Wednesday 28 September 2011

Two sullen tubes of malevolence

Some more skinny pants in a charmless print:  oh, how my cup runneth over.

What's particularly galling about this offering from Topshop is the unpleasant admixture of brown and black, which makes me think of sheds, for some reason; and this tiresome dogtooth print was better left in the fifties, where it was last seen adorning the second-best coat of a minor Foreign Office official.

Goodness, the cut!  That unforgiving structure will emphasise even the briefest patch of cellulite, and make your knees look like a giraffe's.

£45:  all you'll get is some tight cords and six months of unrelenting gloom.

Venetian blinds

There is clearly some drapery-themed fashion going on at the moment:  first we had pelmet skirts, and now this, a skirt which mercifully comes without a pull-cord to roll up the slats.  I'll still be wearing my big knickers, however, if it's all the same to you.

EXCERPTED DATA »
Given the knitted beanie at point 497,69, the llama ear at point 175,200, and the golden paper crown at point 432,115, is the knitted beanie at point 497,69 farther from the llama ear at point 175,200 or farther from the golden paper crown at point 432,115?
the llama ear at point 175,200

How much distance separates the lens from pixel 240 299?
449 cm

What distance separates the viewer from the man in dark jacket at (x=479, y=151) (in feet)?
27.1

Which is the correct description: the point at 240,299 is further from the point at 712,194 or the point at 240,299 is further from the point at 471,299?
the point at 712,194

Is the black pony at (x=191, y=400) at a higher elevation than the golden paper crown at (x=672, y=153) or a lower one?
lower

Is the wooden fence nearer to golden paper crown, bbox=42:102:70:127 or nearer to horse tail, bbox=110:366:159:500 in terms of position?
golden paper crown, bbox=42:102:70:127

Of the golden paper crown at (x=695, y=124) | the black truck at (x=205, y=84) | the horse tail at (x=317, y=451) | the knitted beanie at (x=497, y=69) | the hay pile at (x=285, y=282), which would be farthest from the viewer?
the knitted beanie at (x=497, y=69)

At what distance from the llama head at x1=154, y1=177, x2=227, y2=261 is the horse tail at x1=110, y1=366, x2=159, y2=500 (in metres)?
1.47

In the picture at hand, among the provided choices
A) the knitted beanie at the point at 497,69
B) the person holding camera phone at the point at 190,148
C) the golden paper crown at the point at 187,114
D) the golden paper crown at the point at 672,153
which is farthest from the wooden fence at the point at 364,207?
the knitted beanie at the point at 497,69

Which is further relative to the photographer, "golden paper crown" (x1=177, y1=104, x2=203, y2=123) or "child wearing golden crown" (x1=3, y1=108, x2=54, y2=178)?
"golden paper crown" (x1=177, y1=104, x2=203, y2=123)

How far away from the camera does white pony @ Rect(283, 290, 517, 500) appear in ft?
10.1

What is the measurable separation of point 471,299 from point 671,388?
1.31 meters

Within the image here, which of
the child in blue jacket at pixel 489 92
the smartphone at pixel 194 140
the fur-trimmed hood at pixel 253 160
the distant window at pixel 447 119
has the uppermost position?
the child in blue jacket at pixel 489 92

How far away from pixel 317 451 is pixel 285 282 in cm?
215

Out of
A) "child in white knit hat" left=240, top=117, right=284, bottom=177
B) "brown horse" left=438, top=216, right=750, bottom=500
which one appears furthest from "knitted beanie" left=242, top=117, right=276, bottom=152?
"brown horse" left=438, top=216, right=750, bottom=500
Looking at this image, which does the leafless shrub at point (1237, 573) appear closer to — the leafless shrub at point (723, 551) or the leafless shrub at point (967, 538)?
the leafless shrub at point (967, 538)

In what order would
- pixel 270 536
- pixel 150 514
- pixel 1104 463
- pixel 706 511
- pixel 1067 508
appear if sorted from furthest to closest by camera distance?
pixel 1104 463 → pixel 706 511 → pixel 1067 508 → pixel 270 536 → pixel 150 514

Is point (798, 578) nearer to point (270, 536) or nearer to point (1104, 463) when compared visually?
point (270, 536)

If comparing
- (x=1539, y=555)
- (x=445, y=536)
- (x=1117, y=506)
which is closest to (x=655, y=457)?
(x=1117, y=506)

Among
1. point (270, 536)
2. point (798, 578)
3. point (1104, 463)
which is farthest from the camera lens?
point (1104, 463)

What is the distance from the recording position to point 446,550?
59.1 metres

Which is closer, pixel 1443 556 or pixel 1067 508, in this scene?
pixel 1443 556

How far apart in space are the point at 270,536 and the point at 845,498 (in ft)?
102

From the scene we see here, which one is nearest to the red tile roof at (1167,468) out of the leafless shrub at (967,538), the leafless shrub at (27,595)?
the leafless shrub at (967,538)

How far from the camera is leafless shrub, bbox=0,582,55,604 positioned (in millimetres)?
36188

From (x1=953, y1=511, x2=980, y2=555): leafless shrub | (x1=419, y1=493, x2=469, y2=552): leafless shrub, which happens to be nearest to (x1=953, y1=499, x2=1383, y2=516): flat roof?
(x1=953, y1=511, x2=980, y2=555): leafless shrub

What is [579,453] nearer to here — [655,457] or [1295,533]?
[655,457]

WHAT THE EXERCISE ASKS » Reproduce word for word the stretch of the fashion blog post between "Two sullen tubes" and "like a giraffe's.", inclusive.

THE OUTPUT »
Two sullen tubes of malevolence

Some more skinny pants in a charmless print:  oh, how my cup runneth over.

What's particularly galling about this offering from Topshop is the unpleasant admixture of brown and black, which makes me think of sheds, for some reason; and this tiresome dogtooth print was better left in the fifties, where it was last seen adorning the second-best coat of a minor Foreign Office official.

Goodness, the cut!  That unforgiving structure will emphasise even the briefest patch of cellulite, and make your knees look like a giraffe's.